Sam, pemeran Nenek Timun Mas, segera melepas kostumnya. Meskipun ia seorang laki-laki, ia sendiri tidak tahu bagaimana ia bisa berakhir berperan menjadi wanita tua, "Selamat." 

"Loh, jangan dilepas dulu, kita belum foto," ucap Aira tatkala pakaian Sam sudah compang-camping, "Ah yauda deh." 

"Aku gatau gimana kalian bisa menjalankan naskah itu," Seorang gadis dengan papan clipboard datang menghampiri mereka dengan senyum lelah, "Tapi ya, selamat sudah menyelesaikan drama absurd ini!" 

"Makasih, Zane!" ucap Aira girang, ia mengambil botol minumnya, "Habis ini minta OSIS traktir mie ayam untuk anggota klub drama, wo-hoo!" 

"Setuju, setuju," gumam Arzel sembari mengangguk-angguk. 

Ketiga pemeran itu segera mengambil pakaian mereka dan pergi ke ruang ganti. Kini panggung telah diisi oleh klub band, suara dentuman drum terasa menggetarkan aula yang penuh murid baru itu.

"Zane," sebuah suara muncul dari balik layar. 

"Martin?" Zane menoleh ke arah pemuda yang berdiri di sebelah dekorasi rumput, "Aman?" 

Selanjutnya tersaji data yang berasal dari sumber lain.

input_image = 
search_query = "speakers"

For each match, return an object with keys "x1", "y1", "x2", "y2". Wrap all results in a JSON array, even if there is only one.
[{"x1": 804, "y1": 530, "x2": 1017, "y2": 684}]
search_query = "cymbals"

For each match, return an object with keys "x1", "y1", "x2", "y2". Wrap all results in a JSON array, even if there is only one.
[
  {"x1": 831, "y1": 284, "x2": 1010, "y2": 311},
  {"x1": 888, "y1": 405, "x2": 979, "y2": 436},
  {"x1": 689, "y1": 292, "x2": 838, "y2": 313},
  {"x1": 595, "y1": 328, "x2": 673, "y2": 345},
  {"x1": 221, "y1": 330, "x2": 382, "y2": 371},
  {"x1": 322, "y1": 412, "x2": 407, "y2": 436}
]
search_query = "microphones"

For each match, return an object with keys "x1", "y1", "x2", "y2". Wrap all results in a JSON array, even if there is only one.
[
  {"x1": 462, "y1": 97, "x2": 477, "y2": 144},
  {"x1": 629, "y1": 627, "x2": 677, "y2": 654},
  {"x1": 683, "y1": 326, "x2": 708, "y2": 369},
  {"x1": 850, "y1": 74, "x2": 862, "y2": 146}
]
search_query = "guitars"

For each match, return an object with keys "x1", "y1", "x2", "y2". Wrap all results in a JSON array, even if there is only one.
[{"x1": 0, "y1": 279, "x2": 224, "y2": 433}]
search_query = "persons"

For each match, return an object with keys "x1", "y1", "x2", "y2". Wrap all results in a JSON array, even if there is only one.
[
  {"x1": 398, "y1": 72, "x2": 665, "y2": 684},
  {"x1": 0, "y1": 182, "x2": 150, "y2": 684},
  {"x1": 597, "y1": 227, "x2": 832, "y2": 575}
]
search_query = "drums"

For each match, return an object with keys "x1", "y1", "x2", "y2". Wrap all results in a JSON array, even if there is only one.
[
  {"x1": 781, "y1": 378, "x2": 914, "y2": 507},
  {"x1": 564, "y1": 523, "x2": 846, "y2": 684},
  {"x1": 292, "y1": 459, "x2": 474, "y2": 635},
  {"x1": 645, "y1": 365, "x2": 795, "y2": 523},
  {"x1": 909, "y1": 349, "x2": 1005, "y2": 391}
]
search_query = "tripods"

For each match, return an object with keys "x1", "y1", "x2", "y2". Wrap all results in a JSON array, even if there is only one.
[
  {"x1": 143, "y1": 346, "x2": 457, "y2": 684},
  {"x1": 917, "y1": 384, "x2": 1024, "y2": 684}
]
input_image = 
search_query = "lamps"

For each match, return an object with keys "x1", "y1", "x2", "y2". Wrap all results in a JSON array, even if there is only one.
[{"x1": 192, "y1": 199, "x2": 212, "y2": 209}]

Pemuda itu hanya memberikan jempol kemudian dilanjut dengan pertanyaan, "Mau rikues minta anggaran dana untuk properti, dong. Itu lampu sorot dan beberapa tirai punya klub drama sudah mau copot. Speakernya tadi juga gak nyala." 

"Ok," balas Zane singkat, "ada lagi?" 

"Oh ini, yang bikin naskah siapa?" Martin tampak berusaha menahan ketawa. 

Zane mengangkat bahu dengan santai, "Memangnya kenapa? Cerita absurd ini lebih menarik daripada cerita aslinya, kan?" 

"Ho'oh," balas Martin. 

"Sip, istirahat dulu, nanti akan ada evaluasi di ruang klub." 

"Siap, direktur." 

Zane meninggalkan backstage dan menuju ruang drama. Dengan lelah, ia memperhatikan beberapa susunan daftar judul cerita yang akan dibawakan klub drama untuk acara-acara sekolah mendatang. 

"Aku tidak dibayar cukup untuk ini 💔."